_TUGAS LATIHAN 1_
Ringkaslah paragraf teks latihan yang dimulai dengan "Kabar bahwa jembatan-jembatan" tanpa menghilangkan fakta-fakta utamanya.
_TUGAS LATIHAN 2_
Sebutkan semua nama kota yang muncul dalam teks latihan.
_TUGAS LATIHAN 3_
Lanjutkan teks latihan tentang perjalanan Pak Hoegeng mulai dari kalimat terakhirnya.

::: TEKS LATIHAN

Kabar bahwa jembatan-jembatan yang diledakan oleh Belanda di Jawa Tengah sudah diperbaiki maka
Pak Hoegeng bersama temannya memutuskan untuk kembali pulang ke Pekalongan. Selama di Jakarta
mereka menggangur karena tidak ada kepastian mengenai kuliah mereka yang diombang-ambingkan.
Mereka akhirnya naik kereta api dari Gambir menuju Bandung. Dari Bandung mereka naik kereta api lagi
menuju Purwokerto. Di sela-sela perjalanan, beliau melihat banyak sekali persenjataan milik Belanda
yang sudah rusak berserakan, mungkin sengaja dirusak oleh Belanda agar tidak dapat digunakan kembali
oleh Jepang. Sesampainya mereka di Purwokerto beliau dan temannya disambut dengan hangat oleh
kerabatnya. Situasi ditaklukannya Indonesia oleh Jepang membuat beliau cukup sulit untuk melanjutkan
kuliahnya di RIS. Jepang malah dengan gencar-gencarnya meningkatkan kualitas pendidikan di bidang
militer.

::::::
::: DATA LATIHAN

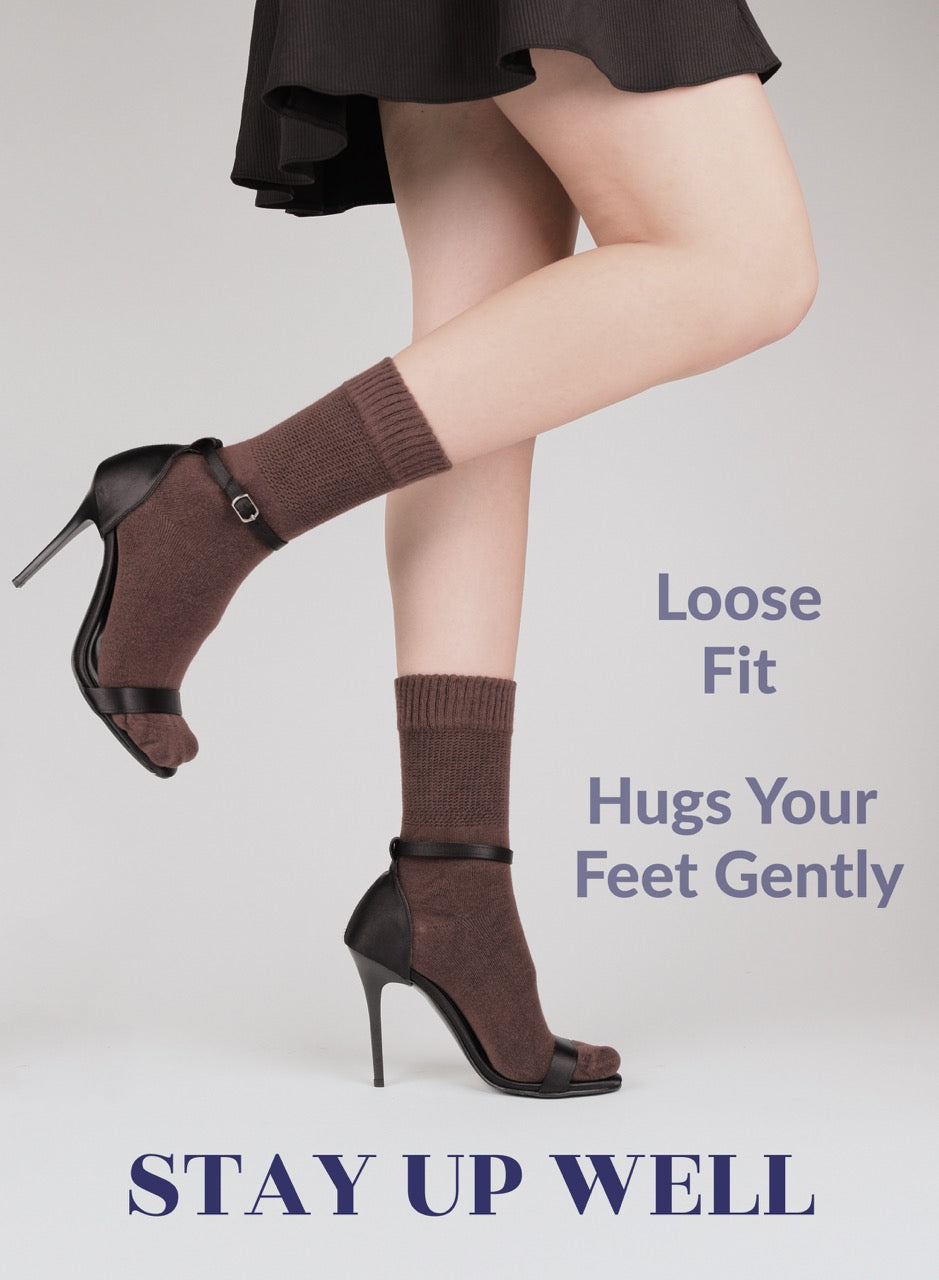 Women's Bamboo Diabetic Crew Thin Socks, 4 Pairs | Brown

::::::
::: DATA LATIHAN

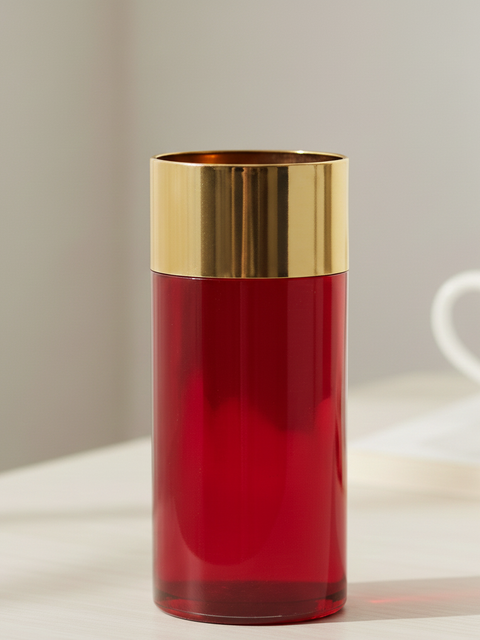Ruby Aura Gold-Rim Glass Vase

::::::

_JAWABAN TERTULIS 1_
Setelah mendengar bahwa jembatan yang diledakkan Belanda di Jawa Tengah sudah diperbaiki, Pak Hoegeng dan temannya memutuskan pulang ke Pekalongan. Di Jakarta mereka tidak punya kegiatan karena kuliah mereka tidak jelas nasibnya. Mereka naik kereta api dari Gambir ke Bandung, lalu ke Purwokerto. Di perjalanan Pak Hoegeng melihat banyak persenjataan Belanda yang rusak berserakan, mungkin sengaja dirusak Belanda agar tidak bisa dipakai Jepang. Di Purwokerto mereka disambut hangat oleh kerabat. Karena Indonesia dikuasai Jepang, Pak Hoegeng sulit melanjutkan kuliah di RIS, sedangkan Jepang justru gencar meningkatkan pendidikan militer.

_JAWABAN TERTULIS 2_
Pekalongan, Jakarta, Bandung, Purwokerto

_JAWABAN TERTULIS 3_
Ada sebuah cerita yang lucu menurut beliau ketika beliau sampai di Pekalongan. Jepang dengan segera
membenahi kedudukan Belanda di bidang pemerintahan di Keresidenan Pekalongan. Mereka membagi
dua bagian, sebelah kanan bagi yang merasa orang asli Indonesia dan sebelah kiri bagi yang merasa
dirinya Belanda atau Indo. Dan orang-orang yang duduk di sebelah kiri digiringnya oleh Jepang masuk ke
dalam mobil dan dibawalah mereka masuk ke dalam penjara untuk ditawan.
Setelah itu Pak Hoegeng yang menganggur karena tempat kuliahnya ditutup memutuskan untuk
mengikuti kursus polisi. Awalnya beliau mengira akan dididik untuk menjadi inspektur polisi tetapi
ternyata bahwa kursus tersebut dibuka untuk Hoofd Agent Polisi (2 tingkat dibawah inspektur polisi).
Awalnya beliau merasa ogah-ogahan karena mengetahui tidak akan mendapatkan pangkat inspektur
polisi tetapi pada akhirnya beliau menikmati juga masa masa kursusnya tersebut. Satu hal yang
mengherankan adalah bahwa Jepang mengabaikan pendidikan di universitas namun malah membuka
lebar pendidikan kemiliteran di Indonesia.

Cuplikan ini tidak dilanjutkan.